The sun is high in the sky on a Monday in the historic Cass Corridor, and all around there are signs that the weekend is well over. A man in a suit drops off his dry cleaning as a businesswoman enters a café on her lunch break. A crane unloads equipment for workers atop the Hilberry Theatre, next to Wayne State University’s Old Main academic building, which looks more like a cathedral or a small castle. Dennis Black, a tall young man in typical student attire – backpack, Nike sandals, black jersey shorts, and a nondescript black T-shirt – is on his way to order a lunch of take-out pad thai after finishing class. Peace and Conflict Studies is worth four of the eight summer credits that he is taking. Dennis, an undergraduate senior studying political science, plans to take the LSAT in September and aspires to a career in national security law. In his spare time, Dennis helps out with logistics, planning, and community organizing for We the People of Detroit, which has spearheaded and supported several initiatives to resist emergency management. Most recently, Dennis and WPD have canvassed neighborhoods, distributed water, and set up emergency water stations. Dennis has met families who have been living for six to 12 months without water.
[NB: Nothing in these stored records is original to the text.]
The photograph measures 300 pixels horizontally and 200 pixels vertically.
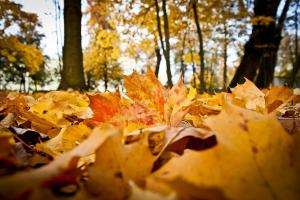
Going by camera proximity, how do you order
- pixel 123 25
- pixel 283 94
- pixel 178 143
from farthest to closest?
pixel 123 25
pixel 283 94
pixel 178 143

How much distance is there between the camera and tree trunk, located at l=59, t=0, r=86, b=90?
6.92 meters

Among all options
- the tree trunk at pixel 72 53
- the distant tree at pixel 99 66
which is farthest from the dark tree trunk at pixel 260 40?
the distant tree at pixel 99 66

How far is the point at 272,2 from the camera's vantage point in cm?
823

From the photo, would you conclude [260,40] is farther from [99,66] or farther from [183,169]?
[99,66]

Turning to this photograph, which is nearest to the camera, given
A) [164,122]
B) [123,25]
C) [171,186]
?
[171,186]

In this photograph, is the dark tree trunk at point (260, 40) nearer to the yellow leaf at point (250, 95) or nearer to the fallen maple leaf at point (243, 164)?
the yellow leaf at point (250, 95)

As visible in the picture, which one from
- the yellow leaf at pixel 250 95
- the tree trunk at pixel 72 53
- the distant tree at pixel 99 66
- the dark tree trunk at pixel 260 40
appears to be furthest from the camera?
the distant tree at pixel 99 66

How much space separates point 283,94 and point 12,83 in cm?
3649

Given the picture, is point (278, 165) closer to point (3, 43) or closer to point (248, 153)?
point (248, 153)

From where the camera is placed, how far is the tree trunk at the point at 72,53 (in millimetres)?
6922

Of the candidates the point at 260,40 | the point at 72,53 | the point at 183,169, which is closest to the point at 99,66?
the point at 260,40

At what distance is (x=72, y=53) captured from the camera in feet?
22.7

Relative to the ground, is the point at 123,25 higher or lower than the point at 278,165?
higher

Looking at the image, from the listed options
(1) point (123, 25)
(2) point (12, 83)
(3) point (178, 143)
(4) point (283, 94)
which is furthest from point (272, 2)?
(2) point (12, 83)
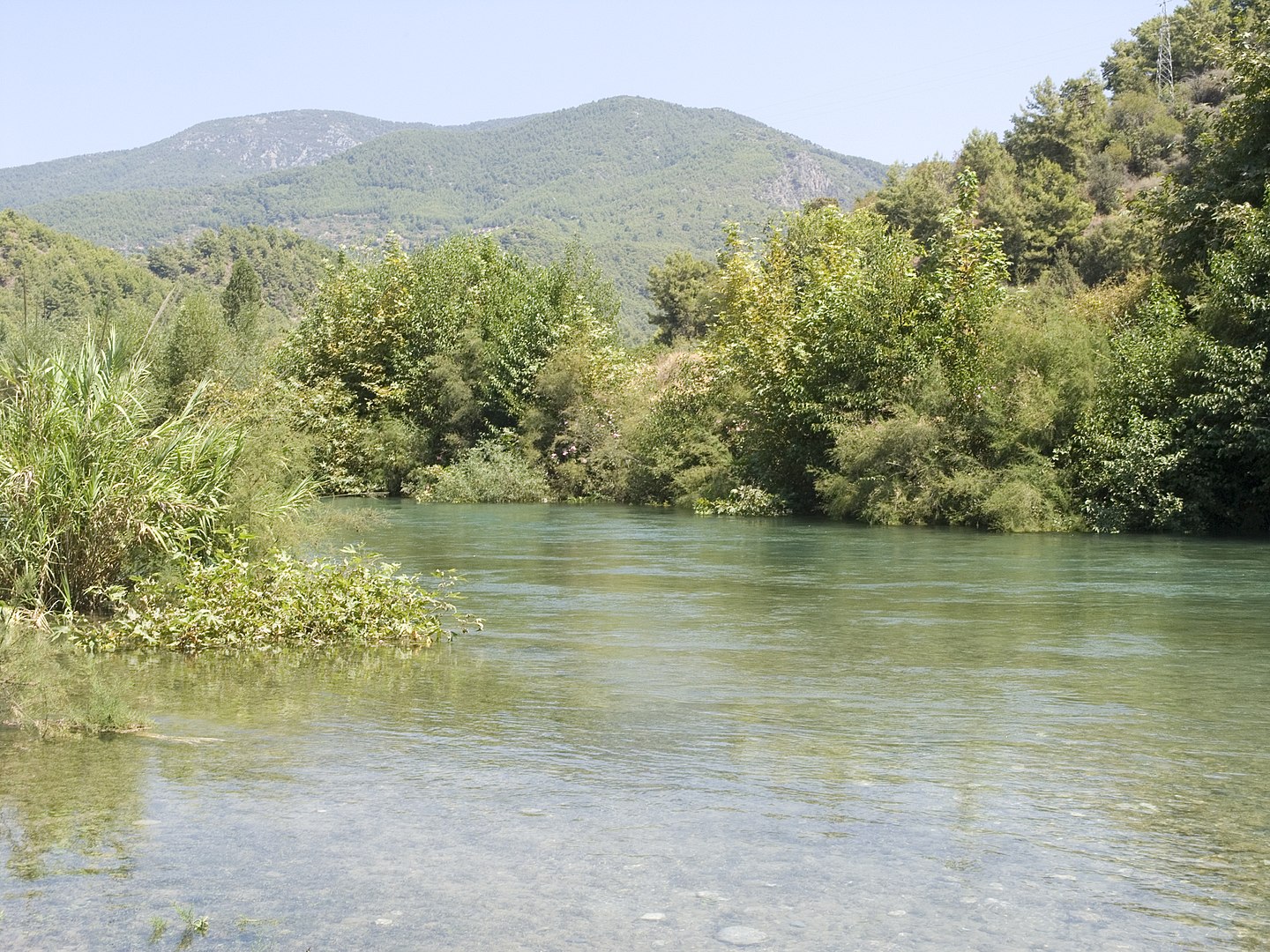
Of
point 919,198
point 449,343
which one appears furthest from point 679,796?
point 919,198

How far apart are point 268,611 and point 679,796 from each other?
5728 millimetres

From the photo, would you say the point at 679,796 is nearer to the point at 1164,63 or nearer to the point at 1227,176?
the point at 1227,176

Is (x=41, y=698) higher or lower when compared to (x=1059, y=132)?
lower

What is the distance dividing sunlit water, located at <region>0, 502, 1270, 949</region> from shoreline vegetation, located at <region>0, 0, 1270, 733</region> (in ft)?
4.23

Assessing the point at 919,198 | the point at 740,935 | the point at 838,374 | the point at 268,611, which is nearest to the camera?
the point at 740,935

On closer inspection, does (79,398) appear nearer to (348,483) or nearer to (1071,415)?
(1071,415)

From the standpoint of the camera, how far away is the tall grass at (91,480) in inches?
425

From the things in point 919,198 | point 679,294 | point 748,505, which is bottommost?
point 748,505

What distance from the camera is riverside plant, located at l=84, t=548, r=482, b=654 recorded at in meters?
11.0

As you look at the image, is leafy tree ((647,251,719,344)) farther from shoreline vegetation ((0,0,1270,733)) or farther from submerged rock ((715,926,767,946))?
submerged rock ((715,926,767,946))

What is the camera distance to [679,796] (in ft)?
21.7

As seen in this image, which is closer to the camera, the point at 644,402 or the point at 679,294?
the point at 644,402

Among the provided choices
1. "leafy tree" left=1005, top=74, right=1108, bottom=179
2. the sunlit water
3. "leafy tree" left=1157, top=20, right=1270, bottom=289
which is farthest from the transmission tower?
the sunlit water

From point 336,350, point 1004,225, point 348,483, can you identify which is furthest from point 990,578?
point 1004,225
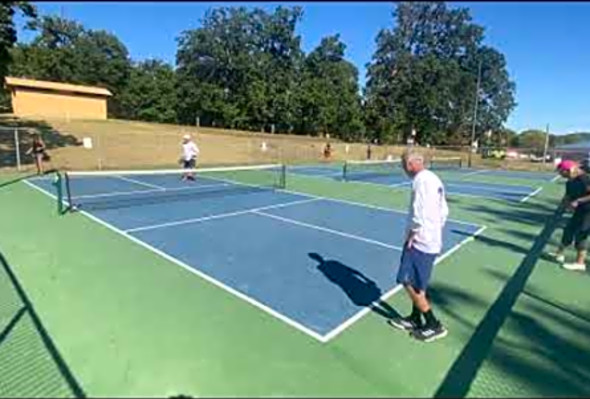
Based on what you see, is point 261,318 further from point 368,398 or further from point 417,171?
point 417,171

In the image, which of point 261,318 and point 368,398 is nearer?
point 368,398

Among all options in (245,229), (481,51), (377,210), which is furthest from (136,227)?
(481,51)

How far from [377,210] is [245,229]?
4617 mm

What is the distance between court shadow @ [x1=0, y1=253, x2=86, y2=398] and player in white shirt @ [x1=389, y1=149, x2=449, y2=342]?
3.21 m

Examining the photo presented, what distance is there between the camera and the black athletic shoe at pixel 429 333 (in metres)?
4.76

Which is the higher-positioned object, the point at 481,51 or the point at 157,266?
the point at 481,51

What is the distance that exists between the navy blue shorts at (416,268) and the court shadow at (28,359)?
10.4ft

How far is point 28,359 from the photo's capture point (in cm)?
425

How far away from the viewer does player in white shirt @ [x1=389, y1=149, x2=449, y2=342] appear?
4504 mm

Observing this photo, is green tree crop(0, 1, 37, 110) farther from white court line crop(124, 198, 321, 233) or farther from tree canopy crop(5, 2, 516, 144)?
tree canopy crop(5, 2, 516, 144)

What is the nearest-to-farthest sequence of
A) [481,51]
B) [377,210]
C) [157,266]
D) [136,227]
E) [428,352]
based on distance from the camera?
[428,352] < [157,266] < [136,227] < [377,210] < [481,51]

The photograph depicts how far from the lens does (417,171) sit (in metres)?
4.61

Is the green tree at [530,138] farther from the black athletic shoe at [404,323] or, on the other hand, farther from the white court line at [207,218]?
the black athletic shoe at [404,323]

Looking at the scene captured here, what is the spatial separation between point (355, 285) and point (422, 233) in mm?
2165
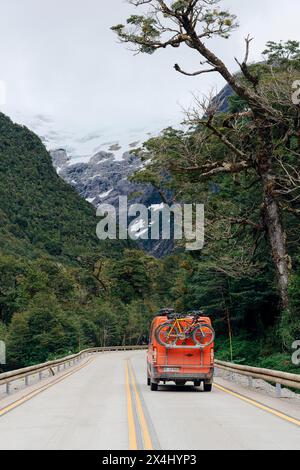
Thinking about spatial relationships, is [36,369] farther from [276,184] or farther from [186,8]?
[186,8]

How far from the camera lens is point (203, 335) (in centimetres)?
1927

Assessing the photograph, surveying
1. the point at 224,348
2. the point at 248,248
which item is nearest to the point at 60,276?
the point at 224,348

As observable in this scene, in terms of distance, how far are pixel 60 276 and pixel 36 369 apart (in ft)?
295

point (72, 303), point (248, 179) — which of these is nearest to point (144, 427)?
point (248, 179)

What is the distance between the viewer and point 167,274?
437ft

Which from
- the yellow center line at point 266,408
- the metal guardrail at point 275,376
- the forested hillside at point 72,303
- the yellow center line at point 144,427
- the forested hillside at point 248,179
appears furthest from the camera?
the forested hillside at point 72,303

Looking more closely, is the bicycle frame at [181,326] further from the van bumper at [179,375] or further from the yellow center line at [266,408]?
the yellow center line at [266,408]

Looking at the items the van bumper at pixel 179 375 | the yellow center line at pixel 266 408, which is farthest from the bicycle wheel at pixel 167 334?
the yellow center line at pixel 266 408

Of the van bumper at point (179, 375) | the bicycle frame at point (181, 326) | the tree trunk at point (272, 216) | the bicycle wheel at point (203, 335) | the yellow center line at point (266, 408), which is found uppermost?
the tree trunk at point (272, 216)

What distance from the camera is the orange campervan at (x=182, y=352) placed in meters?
19.0

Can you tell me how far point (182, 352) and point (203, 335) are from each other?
2.90ft

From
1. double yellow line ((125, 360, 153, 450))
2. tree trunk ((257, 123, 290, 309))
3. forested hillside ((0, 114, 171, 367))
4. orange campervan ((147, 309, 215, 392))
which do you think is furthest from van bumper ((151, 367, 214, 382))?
forested hillside ((0, 114, 171, 367))

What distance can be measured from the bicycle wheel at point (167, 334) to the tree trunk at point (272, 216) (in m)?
10.9

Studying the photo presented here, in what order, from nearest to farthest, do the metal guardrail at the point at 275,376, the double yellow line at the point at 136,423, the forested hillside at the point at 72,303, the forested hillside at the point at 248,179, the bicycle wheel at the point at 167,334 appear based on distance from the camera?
1. the double yellow line at the point at 136,423
2. the metal guardrail at the point at 275,376
3. the bicycle wheel at the point at 167,334
4. the forested hillside at the point at 248,179
5. the forested hillside at the point at 72,303
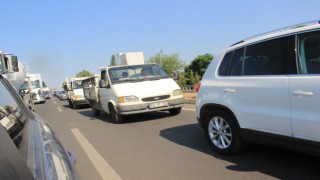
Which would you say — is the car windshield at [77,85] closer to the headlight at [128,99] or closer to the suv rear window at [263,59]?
the headlight at [128,99]

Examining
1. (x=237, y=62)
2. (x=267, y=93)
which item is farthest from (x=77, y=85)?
(x=267, y=93)

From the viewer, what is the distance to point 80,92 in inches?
861

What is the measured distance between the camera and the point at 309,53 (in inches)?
163

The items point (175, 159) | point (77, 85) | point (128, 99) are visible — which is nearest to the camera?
point (175, 159)

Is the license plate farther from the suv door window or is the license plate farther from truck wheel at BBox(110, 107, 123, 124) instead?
the suv door window

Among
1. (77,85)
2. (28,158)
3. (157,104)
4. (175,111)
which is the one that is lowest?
(175,111)

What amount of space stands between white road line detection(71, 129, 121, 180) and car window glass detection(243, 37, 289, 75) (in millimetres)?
2459

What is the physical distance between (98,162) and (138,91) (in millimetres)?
4613

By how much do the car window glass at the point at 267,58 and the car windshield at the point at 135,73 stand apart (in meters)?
6.23

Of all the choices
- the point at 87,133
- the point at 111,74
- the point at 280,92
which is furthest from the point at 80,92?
the point at 280,92

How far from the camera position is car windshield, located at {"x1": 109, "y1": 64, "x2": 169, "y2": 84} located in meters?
11.1

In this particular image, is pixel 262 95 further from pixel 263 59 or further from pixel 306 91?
pixel 306 91

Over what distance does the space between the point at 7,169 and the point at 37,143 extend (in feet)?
3.26

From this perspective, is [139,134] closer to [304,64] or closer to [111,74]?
[111,74]
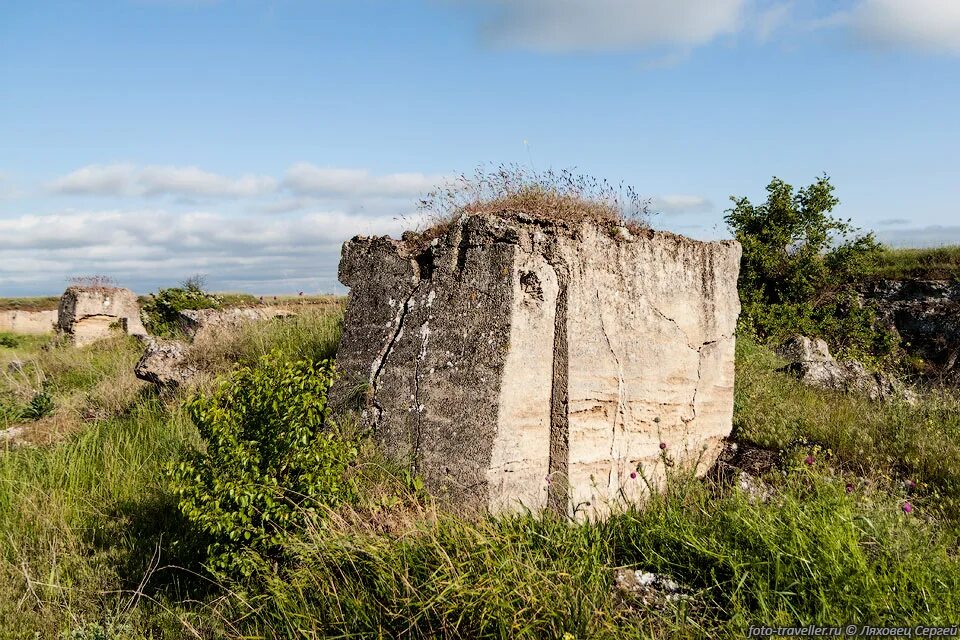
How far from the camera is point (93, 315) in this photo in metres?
15.7

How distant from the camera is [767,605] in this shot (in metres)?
3.10

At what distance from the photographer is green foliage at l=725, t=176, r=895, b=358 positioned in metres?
13.0

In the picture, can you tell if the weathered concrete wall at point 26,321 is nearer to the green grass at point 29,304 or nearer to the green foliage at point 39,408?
the green grass at point 29,304

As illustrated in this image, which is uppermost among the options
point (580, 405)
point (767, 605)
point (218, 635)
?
point (580, 405)

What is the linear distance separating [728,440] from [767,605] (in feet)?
12.5

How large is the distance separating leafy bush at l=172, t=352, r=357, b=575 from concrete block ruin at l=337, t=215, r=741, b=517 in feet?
2.61

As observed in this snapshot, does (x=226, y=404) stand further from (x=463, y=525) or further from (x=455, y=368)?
(x=463, y=525)

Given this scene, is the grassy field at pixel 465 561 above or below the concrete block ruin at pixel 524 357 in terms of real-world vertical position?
below

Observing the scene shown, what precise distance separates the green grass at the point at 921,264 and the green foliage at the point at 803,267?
1.68 meters

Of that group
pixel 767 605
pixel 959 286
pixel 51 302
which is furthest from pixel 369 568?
pixel 51 302

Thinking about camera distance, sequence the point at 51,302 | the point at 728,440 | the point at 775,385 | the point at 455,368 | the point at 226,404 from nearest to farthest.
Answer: the point at 226,404 → the point at 455,368 → the point at 728,440 → the point at 775,385 → the point at 51,302

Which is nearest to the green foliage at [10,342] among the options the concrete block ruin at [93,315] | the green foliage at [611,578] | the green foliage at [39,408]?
the concrete block ruin at [93,315]

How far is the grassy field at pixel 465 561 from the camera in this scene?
3.04 metres

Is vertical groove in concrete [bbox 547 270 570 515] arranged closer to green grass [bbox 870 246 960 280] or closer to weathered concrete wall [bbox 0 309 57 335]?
green grass [bbox 870 246 960 280]
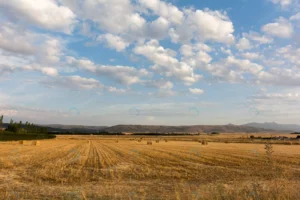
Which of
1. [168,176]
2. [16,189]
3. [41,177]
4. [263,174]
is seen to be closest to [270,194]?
[168,176]

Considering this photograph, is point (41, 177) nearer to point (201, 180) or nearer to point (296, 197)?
point (201, 180)

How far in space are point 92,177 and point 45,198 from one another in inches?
225

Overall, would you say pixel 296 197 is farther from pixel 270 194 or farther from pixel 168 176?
pixel 168 176

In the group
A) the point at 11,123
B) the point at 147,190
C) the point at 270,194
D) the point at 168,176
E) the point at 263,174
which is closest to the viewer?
the point at 270,194

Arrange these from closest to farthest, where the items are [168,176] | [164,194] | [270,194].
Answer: [270,194]
[164,194]
[168,176]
He sees Detroit’s crisis as one of shock capitalism, in which leaders manufacture disasters to promote particular influences – like the privatization of water – in order to reap profits while exploiting the current population. In the case of Detroit, Dennis sees this as an inherently racial issue that has global implications. “You see [shock capitalism] primarily happening in black and brown countries. In Latin America, the Middle East,” Dennis explains. Still, he believes there is a lot of revolutionary potential and community resilience that can be learned from Detroit’s situation and that these shared experiences can help to shift the tide locally and around the world.